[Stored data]
========
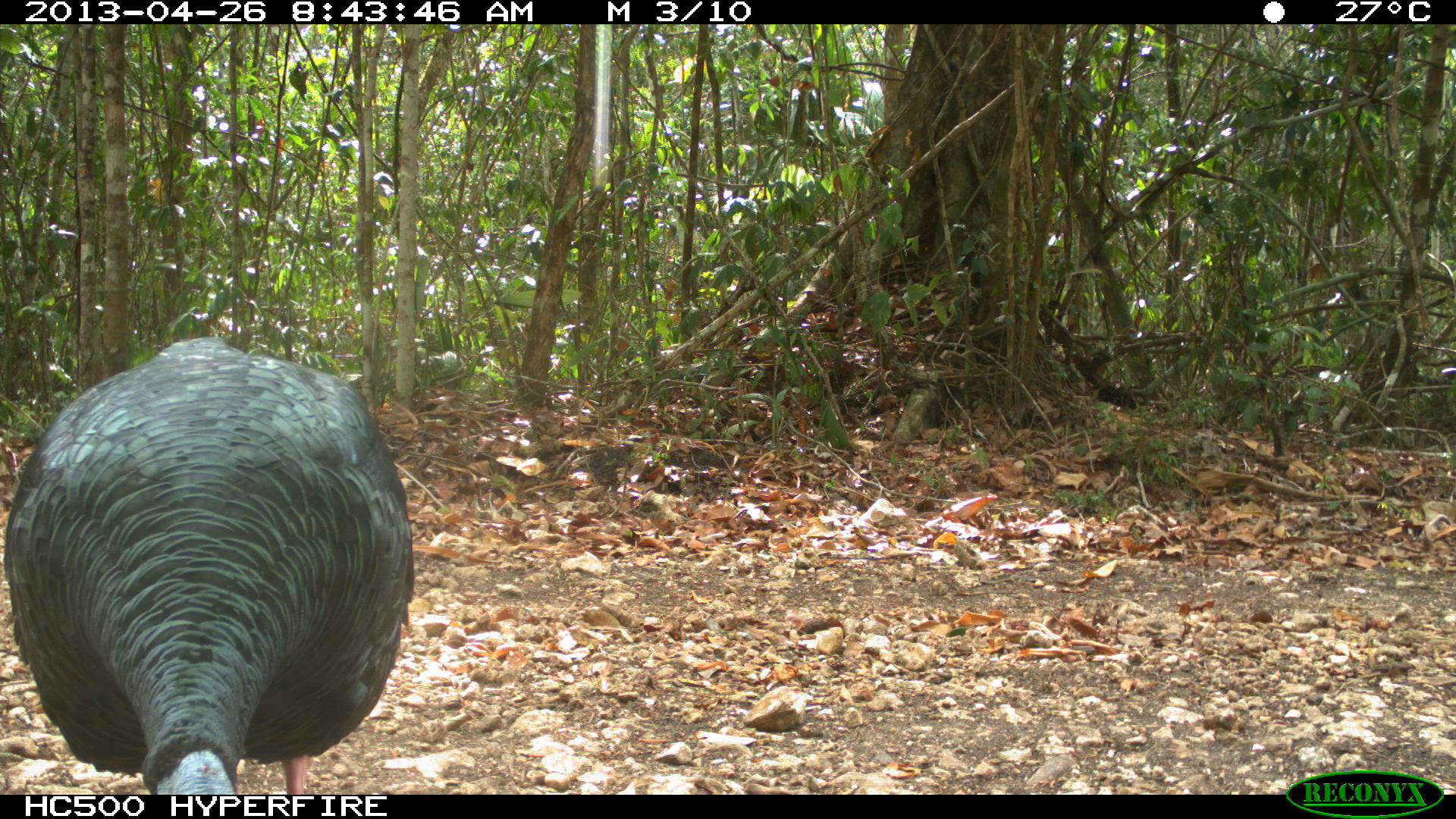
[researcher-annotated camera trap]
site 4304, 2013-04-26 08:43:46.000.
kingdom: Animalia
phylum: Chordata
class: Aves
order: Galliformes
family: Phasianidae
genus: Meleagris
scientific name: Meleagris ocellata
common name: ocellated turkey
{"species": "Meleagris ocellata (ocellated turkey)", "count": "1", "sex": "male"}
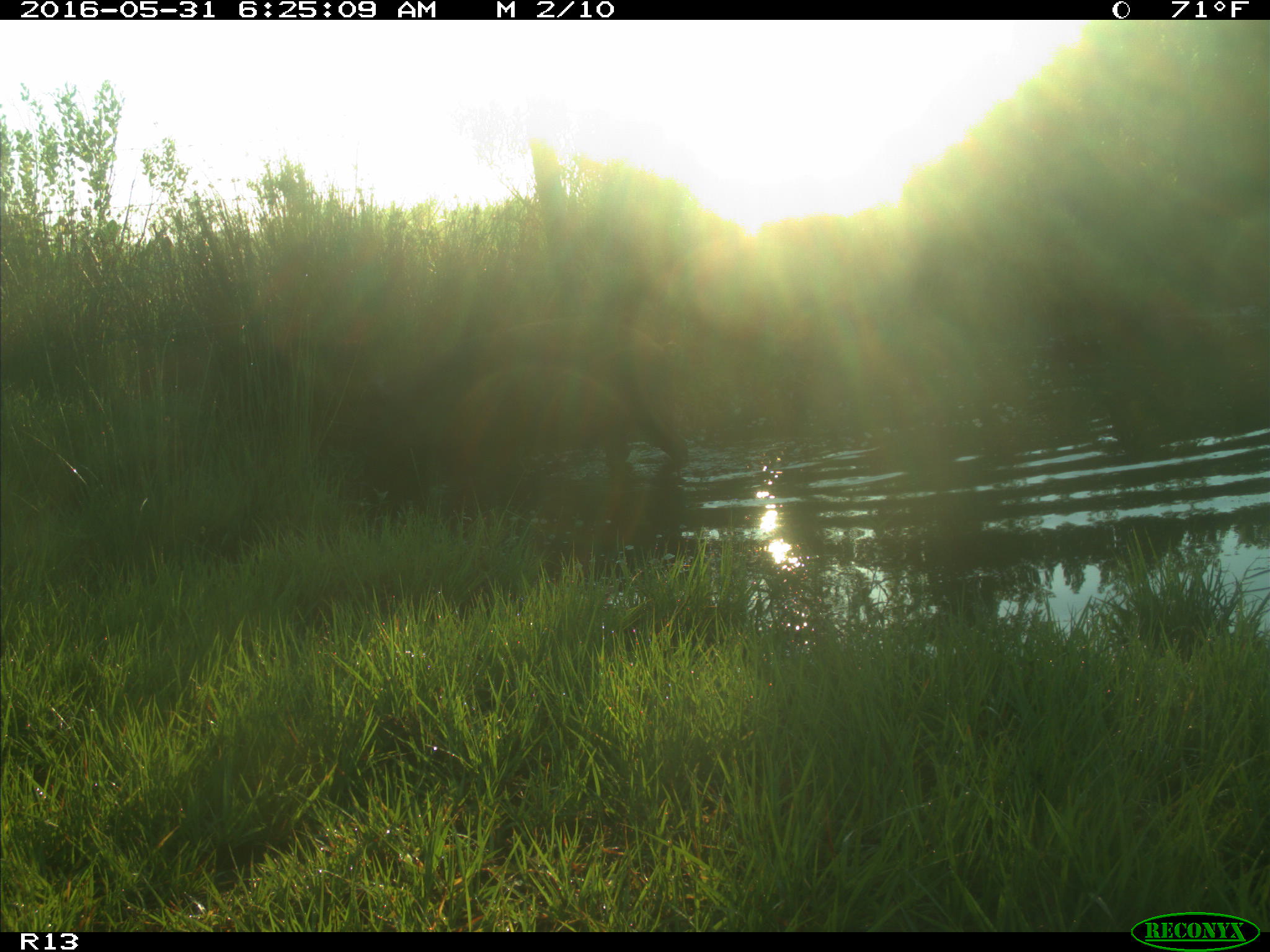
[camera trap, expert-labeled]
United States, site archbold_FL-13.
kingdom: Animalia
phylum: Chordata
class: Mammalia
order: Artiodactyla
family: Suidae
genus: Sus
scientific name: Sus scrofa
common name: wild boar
========
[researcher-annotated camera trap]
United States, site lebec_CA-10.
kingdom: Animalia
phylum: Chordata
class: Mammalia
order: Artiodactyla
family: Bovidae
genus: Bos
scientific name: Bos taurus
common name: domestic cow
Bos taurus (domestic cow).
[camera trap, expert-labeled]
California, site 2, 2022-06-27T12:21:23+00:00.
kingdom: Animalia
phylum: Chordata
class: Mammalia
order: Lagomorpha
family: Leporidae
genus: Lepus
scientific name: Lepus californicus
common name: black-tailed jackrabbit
========
**About this task**
Please transcribe exactly the part of the records that opens with the line containing "order: Galliformes" and closes with the line containing "common name: wild boar", both ends included, and leave out the pictures.

**Response to this exercise**
order: Galliformes
family: Phasianidae
genus: Meleagris
scientific name: Meleagris ocellata
common name: ocellated turkey
{"species": "Meleagris ocellata (ocellated turkey)", "count": "1", "sex": "male"}
[camera trap, expert-labeled]
United States, site archbold_FL-13.
kingdom: Animalia
phylum: Chordata
class: Mammalia
order: Artiodactyla
family: Suidae
genus: Sus
scientific name: Sus scrofa
common name: wild boar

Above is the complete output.